EXERCISE DESCRIPTION → Count the lines of the data below that contain the string "window", and reply with that number alone.

— start DATA FOR THIS EXERCISE —

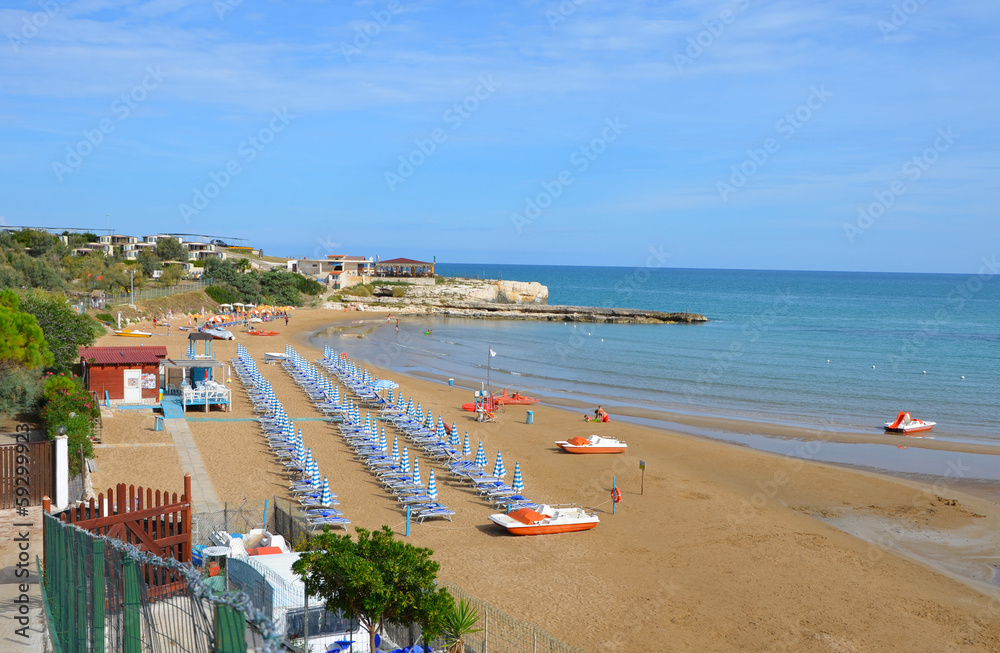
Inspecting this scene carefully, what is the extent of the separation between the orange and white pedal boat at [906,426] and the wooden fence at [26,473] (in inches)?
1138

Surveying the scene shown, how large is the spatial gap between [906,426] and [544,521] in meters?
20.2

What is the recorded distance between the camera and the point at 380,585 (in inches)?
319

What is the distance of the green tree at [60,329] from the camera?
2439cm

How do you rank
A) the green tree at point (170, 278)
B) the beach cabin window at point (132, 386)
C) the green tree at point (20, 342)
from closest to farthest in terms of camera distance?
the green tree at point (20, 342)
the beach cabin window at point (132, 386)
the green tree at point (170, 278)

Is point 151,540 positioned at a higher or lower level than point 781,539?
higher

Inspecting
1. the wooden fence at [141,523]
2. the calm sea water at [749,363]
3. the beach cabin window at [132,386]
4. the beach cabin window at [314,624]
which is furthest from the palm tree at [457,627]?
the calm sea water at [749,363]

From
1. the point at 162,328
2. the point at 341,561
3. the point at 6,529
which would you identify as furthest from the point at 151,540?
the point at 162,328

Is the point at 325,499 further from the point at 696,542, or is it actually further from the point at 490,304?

— end DATA FOR THIS EXERCISE —
— start DATA FOR THIS EXERCISE —

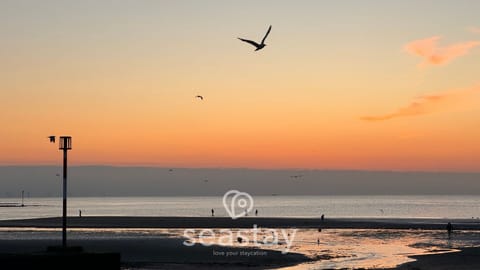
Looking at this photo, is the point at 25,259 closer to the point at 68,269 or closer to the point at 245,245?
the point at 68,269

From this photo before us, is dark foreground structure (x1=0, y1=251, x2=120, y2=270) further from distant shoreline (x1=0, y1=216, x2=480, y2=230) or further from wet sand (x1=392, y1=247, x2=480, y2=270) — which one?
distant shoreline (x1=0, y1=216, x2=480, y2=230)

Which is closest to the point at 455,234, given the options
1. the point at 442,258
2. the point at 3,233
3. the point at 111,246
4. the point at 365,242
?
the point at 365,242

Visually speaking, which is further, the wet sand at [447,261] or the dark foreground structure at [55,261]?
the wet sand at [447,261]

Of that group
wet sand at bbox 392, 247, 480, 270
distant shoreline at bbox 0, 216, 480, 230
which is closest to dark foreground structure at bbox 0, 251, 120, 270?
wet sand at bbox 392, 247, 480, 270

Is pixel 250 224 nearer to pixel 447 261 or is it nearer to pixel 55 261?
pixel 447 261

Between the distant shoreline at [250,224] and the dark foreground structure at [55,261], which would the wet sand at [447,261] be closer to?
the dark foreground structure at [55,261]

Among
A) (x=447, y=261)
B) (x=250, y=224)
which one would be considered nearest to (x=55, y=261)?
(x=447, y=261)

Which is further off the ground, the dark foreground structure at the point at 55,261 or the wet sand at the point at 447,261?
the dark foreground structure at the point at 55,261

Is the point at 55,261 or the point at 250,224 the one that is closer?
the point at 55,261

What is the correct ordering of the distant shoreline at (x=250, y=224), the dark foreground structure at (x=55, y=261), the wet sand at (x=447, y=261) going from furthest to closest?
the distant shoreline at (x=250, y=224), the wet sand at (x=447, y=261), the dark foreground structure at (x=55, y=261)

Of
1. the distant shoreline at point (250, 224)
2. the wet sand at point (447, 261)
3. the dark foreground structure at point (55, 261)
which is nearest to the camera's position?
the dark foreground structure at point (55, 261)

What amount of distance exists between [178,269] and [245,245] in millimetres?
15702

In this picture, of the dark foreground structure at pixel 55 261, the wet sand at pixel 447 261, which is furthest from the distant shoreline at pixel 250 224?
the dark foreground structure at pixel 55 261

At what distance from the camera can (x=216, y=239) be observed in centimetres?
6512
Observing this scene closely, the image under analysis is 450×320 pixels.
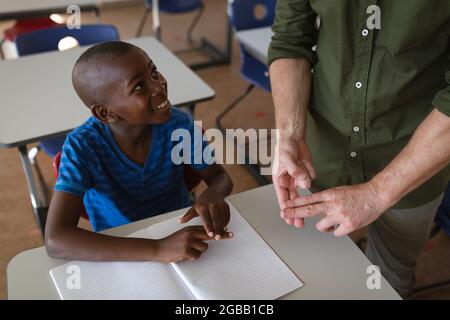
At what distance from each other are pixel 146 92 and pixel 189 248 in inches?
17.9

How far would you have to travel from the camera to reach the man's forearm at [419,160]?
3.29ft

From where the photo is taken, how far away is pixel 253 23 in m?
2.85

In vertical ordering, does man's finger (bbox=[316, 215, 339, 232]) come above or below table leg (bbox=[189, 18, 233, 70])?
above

— end DATA FOR THIS EXERCISE —
— start DATA FOR THIS EXERCISE —

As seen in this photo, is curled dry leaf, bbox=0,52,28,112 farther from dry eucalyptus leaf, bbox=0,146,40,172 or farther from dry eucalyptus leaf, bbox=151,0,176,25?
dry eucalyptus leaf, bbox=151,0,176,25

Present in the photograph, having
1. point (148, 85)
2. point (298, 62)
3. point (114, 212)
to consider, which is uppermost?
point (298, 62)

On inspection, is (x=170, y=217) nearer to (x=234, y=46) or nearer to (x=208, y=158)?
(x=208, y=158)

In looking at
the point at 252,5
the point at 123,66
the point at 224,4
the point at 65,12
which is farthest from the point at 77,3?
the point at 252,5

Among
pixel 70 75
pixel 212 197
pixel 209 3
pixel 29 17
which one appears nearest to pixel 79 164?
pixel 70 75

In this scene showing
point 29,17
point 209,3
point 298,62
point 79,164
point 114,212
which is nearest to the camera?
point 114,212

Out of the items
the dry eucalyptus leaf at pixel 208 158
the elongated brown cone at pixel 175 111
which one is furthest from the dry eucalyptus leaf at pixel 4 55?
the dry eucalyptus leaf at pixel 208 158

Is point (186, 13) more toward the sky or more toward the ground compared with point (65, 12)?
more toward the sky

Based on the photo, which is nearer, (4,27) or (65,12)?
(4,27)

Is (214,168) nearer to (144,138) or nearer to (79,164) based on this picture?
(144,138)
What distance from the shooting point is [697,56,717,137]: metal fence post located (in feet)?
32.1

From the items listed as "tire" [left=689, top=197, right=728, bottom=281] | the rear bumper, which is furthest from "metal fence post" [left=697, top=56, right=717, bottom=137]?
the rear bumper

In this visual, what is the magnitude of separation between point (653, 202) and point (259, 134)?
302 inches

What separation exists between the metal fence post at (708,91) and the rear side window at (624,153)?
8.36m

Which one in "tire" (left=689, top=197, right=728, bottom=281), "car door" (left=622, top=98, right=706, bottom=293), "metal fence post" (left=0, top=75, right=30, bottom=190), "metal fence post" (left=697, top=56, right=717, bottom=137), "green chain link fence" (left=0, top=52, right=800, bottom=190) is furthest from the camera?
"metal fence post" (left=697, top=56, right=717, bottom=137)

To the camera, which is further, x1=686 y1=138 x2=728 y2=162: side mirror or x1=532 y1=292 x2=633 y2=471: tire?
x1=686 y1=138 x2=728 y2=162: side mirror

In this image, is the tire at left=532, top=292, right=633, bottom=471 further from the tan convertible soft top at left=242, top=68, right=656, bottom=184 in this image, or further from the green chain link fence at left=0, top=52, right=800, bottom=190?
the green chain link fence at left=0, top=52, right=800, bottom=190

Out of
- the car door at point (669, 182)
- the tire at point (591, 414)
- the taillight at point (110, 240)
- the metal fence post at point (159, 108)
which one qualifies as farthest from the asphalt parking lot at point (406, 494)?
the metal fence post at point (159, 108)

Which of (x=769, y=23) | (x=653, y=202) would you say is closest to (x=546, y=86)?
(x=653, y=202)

— end DATA FOR THIS EXERCISE —

RESULT OF THIS EXERCISE → 5